Majelis hakim menjelaskan bahwa pembacaan berkas-berkas ini perlu untuk diteliti terlebih dahulu dalam penyusunan vonis Jumhur. Hal ini dilakukan agar pemutusan vonis lebih tepat. Selain itu, masih ada berkas-berkas yang perlu ditandatangani oleh hakim sebelumnya sehingga membutuhkan waktu yang panjang.

“Ada berkas-berkas berita acara yang harus ditandatangani dahulu oleh ketua majelis hakim yang sudah pindah ke pontianak. Itu membutuhkan waktu sehingga akhirnya ditunda selama dua minggu,” kata Okky Wiratama, kuasa hukum Jumhur dari LBH Jakarta.
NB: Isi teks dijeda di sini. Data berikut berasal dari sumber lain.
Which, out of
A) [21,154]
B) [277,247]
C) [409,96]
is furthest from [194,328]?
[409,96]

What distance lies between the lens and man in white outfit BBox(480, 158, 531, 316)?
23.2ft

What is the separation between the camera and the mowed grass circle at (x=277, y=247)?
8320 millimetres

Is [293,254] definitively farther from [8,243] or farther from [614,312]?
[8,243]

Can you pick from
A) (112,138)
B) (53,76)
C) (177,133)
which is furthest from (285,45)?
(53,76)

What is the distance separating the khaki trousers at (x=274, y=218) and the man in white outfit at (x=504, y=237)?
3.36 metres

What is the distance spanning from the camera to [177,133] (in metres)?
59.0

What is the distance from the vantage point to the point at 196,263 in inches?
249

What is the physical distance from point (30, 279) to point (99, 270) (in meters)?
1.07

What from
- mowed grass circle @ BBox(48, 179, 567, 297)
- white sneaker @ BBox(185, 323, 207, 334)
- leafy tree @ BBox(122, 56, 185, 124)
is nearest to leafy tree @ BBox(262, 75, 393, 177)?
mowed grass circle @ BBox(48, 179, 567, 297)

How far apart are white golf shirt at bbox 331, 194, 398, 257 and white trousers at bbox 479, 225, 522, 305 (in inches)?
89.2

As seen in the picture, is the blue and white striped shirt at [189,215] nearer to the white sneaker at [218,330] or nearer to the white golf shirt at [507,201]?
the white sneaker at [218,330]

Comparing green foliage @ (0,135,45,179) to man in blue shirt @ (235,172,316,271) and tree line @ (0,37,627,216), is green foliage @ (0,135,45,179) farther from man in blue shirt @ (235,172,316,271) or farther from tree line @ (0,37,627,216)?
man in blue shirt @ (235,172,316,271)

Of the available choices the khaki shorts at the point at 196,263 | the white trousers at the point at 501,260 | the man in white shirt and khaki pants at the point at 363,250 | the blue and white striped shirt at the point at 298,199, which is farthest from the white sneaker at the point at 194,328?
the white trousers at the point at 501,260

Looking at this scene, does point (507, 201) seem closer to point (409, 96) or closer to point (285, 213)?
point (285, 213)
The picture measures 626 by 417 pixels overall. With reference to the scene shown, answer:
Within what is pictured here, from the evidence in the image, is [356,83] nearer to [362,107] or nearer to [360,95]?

Merespon penundaan ini, Jumhur menanggapinya dengan berpikir positif dan berharap agar hakim dapat mempelajari kasusnya seteliti mungkin dan memeriksa argumen dalam sidang-sidang sebelumnya.

“Harapan sih, mudah-mudahan (pengkajian) itu sangat serius. Setelah dikaji-kaji harapan kita saya ini harus bebas. Kalau saya pikirannya begitu,” kata Jumhur.

Jumhur juga menambahkan bahwa cuitan yang ia sampaikan merupakan sebuah kritik yang biasa dilakukan dan pengadilan merupakan benteng terakhir demokrasi suatu negara. Apalagi mengingat argumen-argumen yang dikatakan oleh kuasa hukumnya bersifat logis dan masuk akal.

Sebelumnya, Jumhur harus melewati sidang kasus pidana setelah dirinya mengunggah cuitan yang mengkritik UU Omnibus Law Cipta Kerja di Twitter pada 7 Oktober 2020.

Jaksa Penuntut Umum juga telah menuntut terdakwa Jumhur Hidayat dengan hukuman tiga tahun penjara. JPU berkesimpulan bahwa Jumhur terbukti telah melanggar Pasal 14 ayat 1 UU RI Nomor 1 Tahun 1946 tentang Peraturan Hukum Pidana.

Pembacaan vonis rencananya akan dilakukan dua pekan kedepan pada 11 November 2021.